===== Exercise data =====

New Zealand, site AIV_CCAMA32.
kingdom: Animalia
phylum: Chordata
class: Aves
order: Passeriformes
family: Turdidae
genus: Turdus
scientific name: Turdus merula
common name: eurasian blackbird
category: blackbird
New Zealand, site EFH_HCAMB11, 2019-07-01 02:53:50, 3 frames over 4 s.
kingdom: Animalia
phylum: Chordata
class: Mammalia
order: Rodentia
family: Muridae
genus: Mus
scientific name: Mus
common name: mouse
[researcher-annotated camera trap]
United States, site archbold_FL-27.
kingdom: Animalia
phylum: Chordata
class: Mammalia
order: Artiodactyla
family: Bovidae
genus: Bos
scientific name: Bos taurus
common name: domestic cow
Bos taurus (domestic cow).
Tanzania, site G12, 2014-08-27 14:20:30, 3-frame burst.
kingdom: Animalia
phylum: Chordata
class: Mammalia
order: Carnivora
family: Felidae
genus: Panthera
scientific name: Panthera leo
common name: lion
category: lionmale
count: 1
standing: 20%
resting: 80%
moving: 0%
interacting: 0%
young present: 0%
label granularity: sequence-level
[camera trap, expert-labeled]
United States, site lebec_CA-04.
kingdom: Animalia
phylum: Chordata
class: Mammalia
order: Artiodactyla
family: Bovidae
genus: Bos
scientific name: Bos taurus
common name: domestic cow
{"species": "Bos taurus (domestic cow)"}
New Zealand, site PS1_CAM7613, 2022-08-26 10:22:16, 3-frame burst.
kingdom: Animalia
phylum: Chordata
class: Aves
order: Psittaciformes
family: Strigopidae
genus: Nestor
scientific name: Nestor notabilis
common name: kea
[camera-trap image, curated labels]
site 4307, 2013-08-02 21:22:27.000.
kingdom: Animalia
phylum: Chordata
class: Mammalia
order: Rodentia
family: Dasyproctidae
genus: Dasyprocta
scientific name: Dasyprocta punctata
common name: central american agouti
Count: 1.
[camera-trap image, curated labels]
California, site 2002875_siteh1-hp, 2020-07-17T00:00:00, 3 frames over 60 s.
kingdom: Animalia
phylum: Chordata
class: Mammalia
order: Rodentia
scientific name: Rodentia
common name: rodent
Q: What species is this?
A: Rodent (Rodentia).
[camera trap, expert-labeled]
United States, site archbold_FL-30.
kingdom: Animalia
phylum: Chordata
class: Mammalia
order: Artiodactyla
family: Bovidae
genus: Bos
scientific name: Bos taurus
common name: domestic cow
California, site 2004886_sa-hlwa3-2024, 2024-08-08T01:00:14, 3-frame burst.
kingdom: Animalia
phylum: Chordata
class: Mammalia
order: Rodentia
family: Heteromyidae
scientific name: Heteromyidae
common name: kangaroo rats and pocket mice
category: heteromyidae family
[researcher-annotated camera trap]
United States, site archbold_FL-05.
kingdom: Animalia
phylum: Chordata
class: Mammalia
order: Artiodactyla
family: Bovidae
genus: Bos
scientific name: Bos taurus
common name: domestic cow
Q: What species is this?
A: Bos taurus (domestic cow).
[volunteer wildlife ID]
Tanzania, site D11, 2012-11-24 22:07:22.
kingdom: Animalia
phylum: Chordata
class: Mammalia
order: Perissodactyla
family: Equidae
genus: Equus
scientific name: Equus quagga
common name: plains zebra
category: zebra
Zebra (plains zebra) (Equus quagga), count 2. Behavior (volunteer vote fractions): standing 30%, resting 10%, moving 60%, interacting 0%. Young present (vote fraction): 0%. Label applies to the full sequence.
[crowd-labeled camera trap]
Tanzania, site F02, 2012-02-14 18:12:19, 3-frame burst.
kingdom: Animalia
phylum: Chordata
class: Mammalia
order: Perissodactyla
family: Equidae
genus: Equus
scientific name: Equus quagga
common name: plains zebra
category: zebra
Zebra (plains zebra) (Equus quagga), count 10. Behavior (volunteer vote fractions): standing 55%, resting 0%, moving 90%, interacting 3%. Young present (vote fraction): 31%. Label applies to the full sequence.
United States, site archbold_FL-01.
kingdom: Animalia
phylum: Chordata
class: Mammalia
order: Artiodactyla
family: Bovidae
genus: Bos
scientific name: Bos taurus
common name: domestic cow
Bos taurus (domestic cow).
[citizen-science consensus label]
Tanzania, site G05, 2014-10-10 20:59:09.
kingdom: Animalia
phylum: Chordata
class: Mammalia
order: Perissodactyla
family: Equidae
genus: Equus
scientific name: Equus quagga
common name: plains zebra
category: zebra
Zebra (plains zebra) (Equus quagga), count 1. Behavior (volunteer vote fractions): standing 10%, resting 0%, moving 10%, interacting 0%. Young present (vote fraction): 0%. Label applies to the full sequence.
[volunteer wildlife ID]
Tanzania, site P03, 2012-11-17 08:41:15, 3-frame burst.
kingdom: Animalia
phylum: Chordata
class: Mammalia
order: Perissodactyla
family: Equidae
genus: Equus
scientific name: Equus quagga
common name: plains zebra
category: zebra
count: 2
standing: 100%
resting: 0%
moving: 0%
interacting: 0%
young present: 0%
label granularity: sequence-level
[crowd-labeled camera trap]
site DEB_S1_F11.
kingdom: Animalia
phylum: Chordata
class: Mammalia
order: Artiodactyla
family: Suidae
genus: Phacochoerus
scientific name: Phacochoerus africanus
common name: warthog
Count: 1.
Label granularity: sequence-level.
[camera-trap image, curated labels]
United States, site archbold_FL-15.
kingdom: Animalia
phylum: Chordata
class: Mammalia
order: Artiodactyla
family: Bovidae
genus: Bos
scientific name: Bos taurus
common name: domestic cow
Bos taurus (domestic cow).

=====

**Your objective:** The full listing should be restated word for word.

**Exercise output:**
New Zealand, site AIV_CCAMA32.
kingdom: Animalia
phylum: Chordata
class: Aves
order: Passeriformes
family: Turdidae
genus: Turdus
scientific name: Turdus merula
common name: eurasian blackbird
category: blackbird
New Zealand, site EFH_HCAMB11, 2019-07-01 02:53:50, 3 frames over 4 s.
kingdom: Animalia
phylum: Chordata
class: Mammalia
order: Rodentia
family: Muridae
genus: Mus
scientific name: Mus
common name: mouse
[researcher-annotated camera trap]
United States, site archbold_FL-27.
kingdom: Animalia
phylum: Chordata
class: Mammalia
order: Artiodactyla
family: Bovidae
genus: Bos
scientific name: Bos taurus
common name: domestic cow
Bos taurus (domestic cow).
Tanzania, site G12, 2014-08-27 14:20:30, 3-frame burst.
kingdom: Animalia
phylum: Chordata
class: Mammalia
order: Carnivora
family: Felidae
genus: Panthera
scientific name: Panthera leo
common name: lion
category: lionmale
count: 1
standing: 20%
resting: 80%
moving: 0%
interacting: 0%
young present: 0%
label granularity: sequence-level
[camera trap, expert-labeled]
United States, site lebec_CA-04.
kingdom: Animalia
phylum: Chordata
class: Mammalia
order: Artiodactyla
family: Bovidae
genus: Bos
scientific name: Bos taurus
common name: domestic cow
{"species": "Bos taurus (domestic cow)"}
New Zealand, site PS1_CAM7613, 2022-08-26 10:22:16, 3-frame burst.
kingdom: Animalia
phylum: Chordata
class: Aves
order: Psittaciformes
family: Strigopidae
genus: Nestor
scientific name: Nestor notabilis
common name: kea
[camera-trap image, curated labels]
site 4307, 2013-08-02 21:22:27.000.
kingdom: Animalia
phylum: Chordata
class: Mammalia
order: Rodentia
family: Dasyproctidae
genus: Dasyprocta
scientific name: Dasyprocta punctata
common name: central american agouti
Count: 1.
[camera-trap image, curated labels]
California, site 2002875_siteh1-hp, 2020-07-17T00:00:00, 3 frames over 60 s.
kingdom: Animalia
phylum: Chordata
class: Mammalia
order: Rodentia
scientific name: Rodentia
common name: rodent
Q: What species is this?
A: Rodent (Rodentia).
[camera trap, expert-labeled]
United States, site archbold_FL-30.
kingdom: Animalia
phylum: Chordata
class: Mammalia
order: Artiodactyla
family: Bovidae
genus: Bos
scientific name: Bos taurus
common name: domestic cow
California, site 2004886_sa-hlwa3-2024, 2024-08-08T01:00:14, 3-frame burst.
kingdom: Animalia
phylum: Chordata
class: Mammalia
order: Rodentia
family: Heteromyidae
scientific name: Heteromyidae
common name: kangaroo rats and pocket mice
category: heteromyidae family
[researcher-annotated camera trap]
United States, site archbold_FL-05.
kingdom: Animalia
phylum: Chordata
class: Mammalia
order: Artiodactyla
family: Bovidae
genus: Bos
scientific name: Bos taurus
common name: domestic cow
Q: What species is this?
A: Bos taurus (domestic cow).
[volunteer wildlife ID]
Tanzania, site D11, 2012-11-24 22:07:22.
kingdom: Animalia
phylum: Chordata
class: Mammalia
order: Perissodactyla
family: Equidae
genus: Equus
scientific name: Equus quagga
common name: plains zebra
category: zebra
Zebra (plains zebra) (Equus quagga), count 2. Behavior (volunteer vote fractions): standing 30%, resting 10%, moving 60%, interacting 0%. Young present (vote fraction): 0%. Label applies to the full sequence.
[crowd-labeled camera trap]
Tanzania, site F02, 2012-02-14 18:12:19, 3-frame burst.
kingdom: Animalia
phylum: Chordata
class: Mammalia
order: Perissodactyla
family: Equidae
genus: Equus
scientific name: Equus quagga
common name: plains zebra
category: zebra
Zebra (plains zebra) (Equus quagga), count 10. Behavior (volunteer vote fractions): standing 55%, resting 0%, moving 90%, interacting 3%. Young present (vote fraction): 31%. Label applies to the full sequence.
United States, site archbold_FL-01.
kingdom: Animalia
phylum: Chordata
class: Mammalia
order: Artiodactyla
family: Bovidae
genus: Bos
scientific name: Bos taurus
common name: domestic cow
Bos taurus (domestic cow).
[citizen-science consensus label]
Tanzania, site G05, 2014-10-10 20:59:09.
kingdom: Animalia
phylum: Chordata
class: Mammalia
order: Perissodactyla
family: Equidae
genus: Equus
scientific name: Equus quagga
common name: plains zebra
category: zebra
Zebra (plains zebra) (Equus quagga), count 1. Behavior (volunteer vote fractions): standing 10%, resting 0%, moving 10%, interacting 0%. Young present (vote fraction): 0%. Label applies to the full sequence.
[volunteer wildlife ID]
Tanzania, site P03, 2012-11-17 08:41:15, 3-frame burst.
kingdom: Animalia
phylum: Chordata
class: Mammalia
order: Perissodactyla
family: Equidae
genus: Equus
scientific name: Equus quagga
common name: plains zebra
category: zebra
count: 2
standing: 100%
resting: 0%
moving: 0%
interacting: 0%
young present: 0%
label granularity: sequence-level
[crowd-labeled camera trap]
site DEB_S1_F11.
kingdom: Animalia
phylum: Chordata
class: Mammalia
order: Artiodactyla
family: Suidae
genus: Phacochoerus
scientific name: Phacochoerus africanus
common name: warthog
Count: 1.
Label granularity: sequence-level.
[camera-trap image, curated labels]
United States, site archbold_FL-15.
kingdom: Animalia
phylum: Chordata
class: Mammalia
order: Artiodactyla
family: Bovidae
genus: Bos
scientific name: Bos taurus
common name: domestic cow
Bos taurus (domestic cow).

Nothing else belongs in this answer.